— Эразм, и ты здесь, — усмехнувшись, сказал Кирилл.
— Я вот сразу тебя узнал, Оболенский.
— Прости, у меня на шваль память плохая. И ты, и Салтыков кружитесь вокруг Оболенского. Что-то намечается?
— Тебе-то какое дело, комиссар?
— Я кое-что слышал, Кирилл Ваныч, — вмешался Захар. — Они про какие-то отряды говорили.
— Про отряды? — до того слабо улыбавшийся Кирилл посерьезнел — Что за отряда, колдун?
Эразм молчал.
— Ты понимаешь, что на кону твоя жизнь?
— Подполье и партизанщина, — нехотя заговорил чародей. — Мы развернули здесь сеть, вербовали крестьян, готовили выступление против вас.

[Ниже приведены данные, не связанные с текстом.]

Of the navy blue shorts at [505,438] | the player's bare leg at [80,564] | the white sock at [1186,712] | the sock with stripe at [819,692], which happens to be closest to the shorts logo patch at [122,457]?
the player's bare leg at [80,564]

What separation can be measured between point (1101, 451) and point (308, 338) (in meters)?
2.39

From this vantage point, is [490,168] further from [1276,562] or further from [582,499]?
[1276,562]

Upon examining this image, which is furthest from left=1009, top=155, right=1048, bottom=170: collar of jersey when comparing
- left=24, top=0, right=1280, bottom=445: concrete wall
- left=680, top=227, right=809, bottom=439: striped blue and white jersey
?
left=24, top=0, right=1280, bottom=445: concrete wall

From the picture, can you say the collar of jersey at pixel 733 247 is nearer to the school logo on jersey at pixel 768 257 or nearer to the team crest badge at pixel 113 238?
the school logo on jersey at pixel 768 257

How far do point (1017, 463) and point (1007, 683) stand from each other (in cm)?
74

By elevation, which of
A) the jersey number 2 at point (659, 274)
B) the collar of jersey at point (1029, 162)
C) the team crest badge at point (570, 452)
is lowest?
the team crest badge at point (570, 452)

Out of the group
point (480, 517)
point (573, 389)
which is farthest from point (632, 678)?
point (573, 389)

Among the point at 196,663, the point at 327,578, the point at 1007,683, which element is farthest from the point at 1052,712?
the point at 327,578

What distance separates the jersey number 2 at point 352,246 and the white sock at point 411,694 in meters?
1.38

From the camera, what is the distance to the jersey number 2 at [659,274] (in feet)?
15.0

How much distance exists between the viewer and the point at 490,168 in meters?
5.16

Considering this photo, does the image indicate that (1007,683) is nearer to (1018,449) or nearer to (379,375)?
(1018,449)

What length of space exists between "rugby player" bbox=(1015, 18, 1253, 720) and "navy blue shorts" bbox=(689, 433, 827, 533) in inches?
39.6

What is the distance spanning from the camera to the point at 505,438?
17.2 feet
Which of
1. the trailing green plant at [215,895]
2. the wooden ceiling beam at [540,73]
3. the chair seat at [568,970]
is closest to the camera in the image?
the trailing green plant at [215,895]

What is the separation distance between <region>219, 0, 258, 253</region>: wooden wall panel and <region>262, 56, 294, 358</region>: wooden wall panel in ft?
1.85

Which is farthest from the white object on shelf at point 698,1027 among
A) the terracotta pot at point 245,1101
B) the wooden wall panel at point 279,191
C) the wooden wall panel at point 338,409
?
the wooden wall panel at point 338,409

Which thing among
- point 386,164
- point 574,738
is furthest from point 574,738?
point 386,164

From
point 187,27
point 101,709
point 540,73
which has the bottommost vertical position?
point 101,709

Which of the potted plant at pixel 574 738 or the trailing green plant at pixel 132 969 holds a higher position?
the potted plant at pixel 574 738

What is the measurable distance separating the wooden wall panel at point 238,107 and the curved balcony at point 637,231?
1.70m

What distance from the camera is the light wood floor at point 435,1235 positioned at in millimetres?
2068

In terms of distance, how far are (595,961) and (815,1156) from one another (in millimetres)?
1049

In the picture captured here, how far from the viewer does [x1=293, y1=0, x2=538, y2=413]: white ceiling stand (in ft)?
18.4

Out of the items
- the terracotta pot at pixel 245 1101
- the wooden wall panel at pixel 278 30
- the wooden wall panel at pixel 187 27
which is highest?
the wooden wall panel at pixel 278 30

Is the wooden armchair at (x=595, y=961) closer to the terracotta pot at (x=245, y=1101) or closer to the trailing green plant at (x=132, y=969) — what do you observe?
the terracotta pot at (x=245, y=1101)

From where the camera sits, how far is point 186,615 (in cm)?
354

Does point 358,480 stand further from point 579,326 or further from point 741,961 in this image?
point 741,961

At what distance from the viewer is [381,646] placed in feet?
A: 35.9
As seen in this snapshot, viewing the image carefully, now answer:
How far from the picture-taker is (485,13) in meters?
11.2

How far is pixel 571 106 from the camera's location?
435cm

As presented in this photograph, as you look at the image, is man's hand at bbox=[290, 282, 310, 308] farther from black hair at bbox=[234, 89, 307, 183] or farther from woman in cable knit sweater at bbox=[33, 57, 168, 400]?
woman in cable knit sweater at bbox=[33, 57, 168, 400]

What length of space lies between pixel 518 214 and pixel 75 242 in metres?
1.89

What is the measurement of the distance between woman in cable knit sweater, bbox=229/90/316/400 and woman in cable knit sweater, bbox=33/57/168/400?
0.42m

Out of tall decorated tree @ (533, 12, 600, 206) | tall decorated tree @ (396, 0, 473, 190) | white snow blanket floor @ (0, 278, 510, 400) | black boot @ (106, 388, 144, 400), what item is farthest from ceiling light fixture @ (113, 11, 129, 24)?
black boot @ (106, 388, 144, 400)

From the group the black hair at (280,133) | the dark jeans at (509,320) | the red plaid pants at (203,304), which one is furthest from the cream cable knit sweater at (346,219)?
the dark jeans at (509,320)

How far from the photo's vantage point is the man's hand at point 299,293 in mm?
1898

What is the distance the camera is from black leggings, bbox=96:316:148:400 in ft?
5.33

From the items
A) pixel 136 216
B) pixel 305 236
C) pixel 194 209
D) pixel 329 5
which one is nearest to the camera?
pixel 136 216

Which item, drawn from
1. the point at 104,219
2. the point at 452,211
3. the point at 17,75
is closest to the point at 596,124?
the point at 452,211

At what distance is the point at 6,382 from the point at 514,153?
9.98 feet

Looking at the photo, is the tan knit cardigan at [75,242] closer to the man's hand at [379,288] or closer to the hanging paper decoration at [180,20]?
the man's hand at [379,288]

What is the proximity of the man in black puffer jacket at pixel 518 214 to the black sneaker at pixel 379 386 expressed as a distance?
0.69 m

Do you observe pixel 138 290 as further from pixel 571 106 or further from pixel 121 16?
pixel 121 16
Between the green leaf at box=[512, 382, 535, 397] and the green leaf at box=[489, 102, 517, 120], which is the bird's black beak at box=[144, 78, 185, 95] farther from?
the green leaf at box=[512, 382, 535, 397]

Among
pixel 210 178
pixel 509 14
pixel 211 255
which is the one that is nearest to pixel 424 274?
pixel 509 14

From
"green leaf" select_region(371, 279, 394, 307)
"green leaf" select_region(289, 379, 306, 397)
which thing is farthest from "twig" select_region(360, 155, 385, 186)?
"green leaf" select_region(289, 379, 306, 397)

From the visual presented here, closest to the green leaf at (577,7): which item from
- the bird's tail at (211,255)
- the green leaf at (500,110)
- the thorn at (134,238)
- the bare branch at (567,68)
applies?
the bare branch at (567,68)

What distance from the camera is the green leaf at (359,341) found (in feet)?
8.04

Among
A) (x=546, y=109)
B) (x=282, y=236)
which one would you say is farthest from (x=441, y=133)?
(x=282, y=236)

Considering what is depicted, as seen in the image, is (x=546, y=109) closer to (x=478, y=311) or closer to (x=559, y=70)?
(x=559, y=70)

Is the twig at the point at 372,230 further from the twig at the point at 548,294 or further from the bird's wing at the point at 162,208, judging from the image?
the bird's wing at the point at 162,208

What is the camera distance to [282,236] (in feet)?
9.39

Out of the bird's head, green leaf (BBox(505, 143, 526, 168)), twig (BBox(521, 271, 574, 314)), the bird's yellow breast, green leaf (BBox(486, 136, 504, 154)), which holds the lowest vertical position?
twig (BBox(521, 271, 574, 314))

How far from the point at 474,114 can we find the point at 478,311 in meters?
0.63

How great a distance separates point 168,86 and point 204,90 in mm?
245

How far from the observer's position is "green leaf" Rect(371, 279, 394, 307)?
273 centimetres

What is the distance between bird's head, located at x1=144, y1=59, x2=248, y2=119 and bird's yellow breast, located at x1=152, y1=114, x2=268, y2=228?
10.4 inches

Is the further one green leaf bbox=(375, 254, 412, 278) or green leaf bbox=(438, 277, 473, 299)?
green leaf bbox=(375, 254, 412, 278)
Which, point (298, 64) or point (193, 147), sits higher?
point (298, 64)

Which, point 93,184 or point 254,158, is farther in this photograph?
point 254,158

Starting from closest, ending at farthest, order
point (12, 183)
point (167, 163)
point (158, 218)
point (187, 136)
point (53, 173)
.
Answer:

Кирилл скривился, провел правой рукой по своим коротко стриженым волосам.
— Понимаешь Захар?
— А чего же не понимать, Кирилл Ваныч. — Они нас в глубоком тылу укусить решили, пока мы на Западе добиваем интервентов.
— Надо срочно возвращаться, обо всем доложить.
— Так поехали, — согласился Захар.
— Поедешь один.
— А вы?
— А я поеду за Салтыковым. Нужно узнать, зачем им был нужен Гришка.
— Кирилл Ваныч, вы, конечно, за старшего, но я не могу согласиться с этим решением. Какая разница, чего они хотят от предателя, если тут народоборцы развернули партизанскую войну?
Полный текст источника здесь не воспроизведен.